D.I.’s Cajun Restaurant | Basile, LA
It's Worth the Trip
It was 32 years ago, that Daniel Isaac Fruge opened his business in a location that his son, Cory, fondly refers to as “the middle of nowhere.” As Daniel and his nine siblings exchanged ideas on how to make the endeavor a success, they referred to the dream restaurant as “D.I.’s.” This was because the siblings all called each other by the initials their mother wrote on their respective belongings to keep life organized with 10 kids. The interim name stuck, and the location itself became an unexpected element of success for D.I.’s Cajun Restaurant in Basile, Louisiana.
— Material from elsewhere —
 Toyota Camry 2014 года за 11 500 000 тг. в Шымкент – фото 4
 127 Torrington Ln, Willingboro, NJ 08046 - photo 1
The fact that D.I.’s Cajun is 13 miles from the Interstate and eight miles from the closest town has made this authentic Cajun hot spot a true destination restaurant for people from all over the U.S. Six years ago D.I.’s received FAA approval to build a 3,000-foot runway to flank their restaurant and now more than 45 aircraft a week are received at D.I.’s, filled with customers willing to make a trek for authentic Cajun culture.
D.I.’s beginnings were humble — the family caught and raised its own crawfish, spirits were strictly BYOB. Two expansions later, the spot includes a bandstand and dance floor.
“Because our customers come from so many places, we have no typical guest,” said son Cory Fruge, who has worked at D.I.’s since he was 13. He says it’s not unusual to see a party of teens in prom attire sitting directly next to a group of men in full hunting gear. “The point,” said Cory, “is that everyone belongs at D.I.’s.”
And, there is a space for all as well. Three different rooms provide customers with a choice of atmosphere as they dine. While music and entertainment create a lively ambience in the dance hall, a second room provides space for a quiet meal and the main dining area overlooks both scenes from above. The main attraction, of course, is always the food.
Some of the favorites that keep customers coming back for more include BBQ Blue Crabs, Crawfish Étouffée, and all sorts of blackened and grilled seafood specialties, including oysters. The secret, Cory explained, is in the seasoning. “It’s delicious without necessarily being hot.” Cory and his dad agreed that fresh ingredients are paramount to success and that every meal is always made to order.
Sadly, Cory’s father passed away this past September, but his mother is still at the heart of the restaurant. Besides family workers, the restaurant relies on its talented and dedicated employee base, most of whom have been with the company for 15 years on average. “Our cook has been with us for 18 years, our receptionist for 30, and most of our waitstaff for 26 to 28 years,” said Cory.
“My dad’s dream lives on in D.I.’s, with our staff and with our customers — who are always willing to make the trip,” he added.